The CME Preliminary Report for the Friday trading session showed that gold open interest in September rose by 3 contracts, leaving 67 still around, minus the 14 mentioned a few paragraphs ago. Thursday's Daily Delivery Report showed that 13 gold contracts were actually posted for delivery on Monday, so that means that 3+13=16 more gold contracts were added to September. Silver o.i. in September declined by 209 contracts, leaving 885 still open, minus the 203 mentioned a few paragraphs ago. Thursday's Daily Delivery Report showed that 276 silver contracts were actually posted for delivery on Monday, so that means that 276-209=67 more silver contracts were added to the September delivery month.
There were no reported changes in either GLD or SLV on Friday -- and Ted mentioned on the phone yesterday afternoon that volumes in both were extremely heavy on Friday.
In the other silver ETFs, there was 483,788 troy ounces deposited in SIVR -- and another 495,560 troy ounces found its way into Sprott's PSLV. On the withdrawal side, there was 118,352 troy ounces removed from Deutsche Bank's XAD6 silver ETF. In the gold ETFs, there was a net 84,410 troy ounces deposited on Friday.
There was no sales report from the U.S. Mint.
Month-to-date...four business days...the mint has sold 2,000 troy ounces of gold eagles -- 500 one ounce 24K gold buffaloes -- and 11,000 silver eagles. How pathetic is that?
There was no in/out movement in gold over at the COMEX-approved depositories on the U.S. east coast on Thursday.
It was certainly busier in silver
, as 1,440,733 troy ounces was reported received -- and zero ounces was shipped out. In the 'in' category, there was one truckload...599,079 troy ounces...received at Canada's Scotiabank. The other truckload...598,485 troy ounces...was dropped off at CNT. The remaining 243,168 troy ounces found a home over at Brink's, Inc. There was also a paper transfer over at Brink's, Inc...as 99,499 troy ounces was transferred from the Registered category -- and back into Eligible, which is rather a counterintuitive move during a big delivery month in silver. Normally the transfer is in the other direction. The link to all this is here
There wasn't much movement over at the COMEX-approved gold kilobar depositories in Hong Kong
on their Thursday. Nothing was reported received -- and only 115 kilobars were shipped out. This activity was at Brink's, Inc. -- and the link to that, in troy ounces, is here
With India and Turkey's gold import figures now in hand, Nick was able to update the Silk Road Gold Demand chart with July's data. During that month, the four major 'silk road' countries added 190.0 tonnes to their reserves, which wasn't a lot. If you look at the lower insert chart, you'll see that gold imports/purchases by these four countries has been in slow decline going back to mid-2015. Click to enlarge.

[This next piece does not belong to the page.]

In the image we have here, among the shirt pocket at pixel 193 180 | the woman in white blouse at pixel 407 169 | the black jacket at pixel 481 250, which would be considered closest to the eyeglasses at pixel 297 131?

The Commitment of Traders Report, for positions held at the close of COMEX trading on Tuesday, September 3, showed smallish increases in the commercial net short positions in both gold and silver during the reporting week.
But as I pointed out in my Friday column, this report -- and the companion Bank Participation Report...are hopelessly out of date after Thursday's price action, plus what happened on Friday. I'm just going to hit the highlights in both of these reports, as delving into them in depth is a total waste of my time writing it -- and yours, in reading it.
In silver, the Commercial net short position only increased by 3,935 contracts, which was a big positive surprise for both Ted and myself, as Ted was expecting far worse.
They arrived at that number by reducing their long position by 5,322 contracts, but they also reduced their short position by 2,325 contracts -- and it's the difference between those two numbers that represents their change for the reporting week.
Under the hood in the Disaggregated COT Report it was all Managed Money traders plus a bunch more, as they increased their long position by 1,897 contracts -- and they reduced their short position by 3,197 contracts as well. It's the sum of those two numbers...5,094 contracts...that represents their change for the reporting week.
With the new Bank Participation Report in hand, Ted calculates JPMorgan's short position at round 25,000 contracts...up 5,000 from last week's COT Report.
The Commercial net short position in silver, as of Tuesday's cut-off, now sits at 84,678 COMEX contracts, or 423.3 million troy ounces of paper silver.
Here's Nick's 3-year COT chart for silver. Click to enlarge.
As I've already pointed out, this silver data is now irrelevant.
In gold, the commercial net short position increased by only 3,935 contracts, or 393,500 troy ounces of paper gold, which is hardly anything.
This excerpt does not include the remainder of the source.